There are even characters the biological use of which is unknown to us, but in regard to which we can affirm that they have a use. Thus Eigenmann described the larva of an American eel, which differs from other so-called 'Leptocephali' in that a row of seven black spots runs along its side. Apparently all these lie upon the side turned towards us, but in reality they are distributed on both sides, three lying on the left and four on the right, and so arranged that they look like a single row of spots at regular intervals, for the flat little fish is absolutely transparent. The habits of this larva are not yet known, but we may conclude that this appearance of a simple row of spots must have some value for the animal, for such a significant asymmetry could not have arisen for purely internal reasons (Fig. 107, C). It is possible that the fish is thus made to resemble parts of some marine alga, and that it is thereby protected from many enemies; that there is not a complete row upon each side may depend upon the fact that the two rows would be visible at the same time, and that they would blur each other in the eyes of the swimming enemy, and so destroy the resemblance of the picture to its unknown model.
But it cannot be denied that there are characters which have no special biological significance. There are doubtless many such characters, which stand beyond the threshold of good or bad, and which are therefore not affected by personal selection; it is difficult and often impossible to point these out with certainty. The shape of the human nose and of the human ear, the colour of the hair and of the iris, may be such indifferent characters whose peculiarities are to be referred solely to germinal selection. On the other hand, I would not venture to assert that the gay colouring and the complex markings on the wings of our modern Lepidoptera are always and in all cases unimportant, even when we cannot interpret their details either as protective, or as a sign of nauseousness, or as mimetic. The usually very exact similarity of the colour pattern in the individuals of each species seems to point to the intervention of personal selection in some form or other, for in what other way could such a large majority of variations in the same direction have developed in the germ-plasm as this constancy of the character indicates.
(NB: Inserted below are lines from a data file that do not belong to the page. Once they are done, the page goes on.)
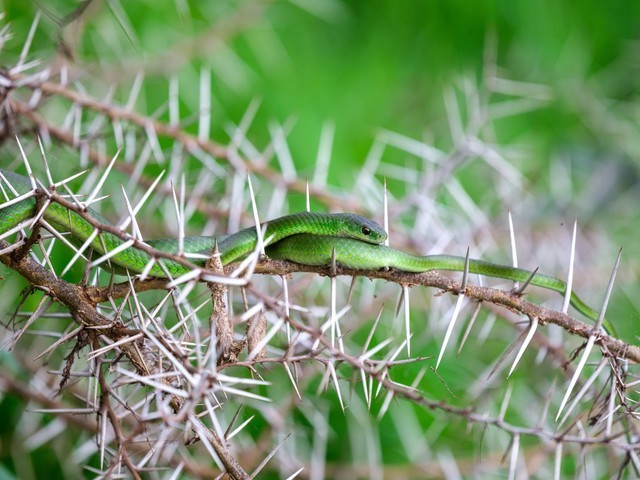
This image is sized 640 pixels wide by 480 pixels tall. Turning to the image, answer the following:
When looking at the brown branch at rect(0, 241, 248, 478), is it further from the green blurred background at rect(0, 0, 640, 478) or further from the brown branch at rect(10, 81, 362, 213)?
the green blurred background at rect(0, 0, 640, 478)

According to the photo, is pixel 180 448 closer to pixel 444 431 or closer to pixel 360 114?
pixel 444 431

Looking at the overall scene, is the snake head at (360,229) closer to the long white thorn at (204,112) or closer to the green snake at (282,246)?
the green snake at (282,246)

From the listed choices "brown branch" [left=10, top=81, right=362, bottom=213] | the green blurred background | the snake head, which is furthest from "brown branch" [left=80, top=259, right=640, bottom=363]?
the green blurred background

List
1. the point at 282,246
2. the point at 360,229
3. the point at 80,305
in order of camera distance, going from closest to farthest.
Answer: the point at 80,305 → the point at 282,246 → the point at 360,229

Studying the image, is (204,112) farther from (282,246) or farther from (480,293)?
(480,293)

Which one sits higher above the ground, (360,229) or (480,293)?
(360,229)

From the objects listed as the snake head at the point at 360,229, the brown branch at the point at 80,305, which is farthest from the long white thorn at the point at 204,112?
the brown branch at the point at 80,305

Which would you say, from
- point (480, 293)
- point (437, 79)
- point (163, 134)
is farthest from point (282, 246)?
point (437, 79)

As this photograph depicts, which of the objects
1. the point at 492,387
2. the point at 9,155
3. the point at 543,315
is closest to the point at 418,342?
the point at 492,387

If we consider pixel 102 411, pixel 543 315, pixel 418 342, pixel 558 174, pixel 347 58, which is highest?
pixel 347 58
We know, of course, that the colours of butterflies and moths can be caused to vary through external and especially climatic influences, but this would only account for simple modifications of colour, and not for the origin of the complex colour patterns that actually occur. I therefore believe with Darwin that sexual selection has had much to do with this by giving a slight preference to the variations produced by spontaneous germinal selection, and thus preventing the majority of varied ids once acquired from being scattered again, but always collecting more of them, and so securing free play for the increase of the new character through intra-germinal processes. In this way have arisen not only the brilliance of our Lycænidæ and of the large Morphidæ of South America, but also many of the coloured spots, streaks, bands, eyes, and other components which have gradually in the course of time evolved into the complex colour pattern of many of our modern butterflies. I should like to remind any one who doubts this of a fact which corroborates the view that personal selection has co-operated in the production of these colours—I refer to the inconspicuous colouring of the females of many of these brilliant males—while in contradistinction to these cases there are other species in which both sexes are alike brilliant, so that it is impossible that mere spontaneous germinal selection can have determined that the females, because of their femaleness, should vary in a different manner from the males.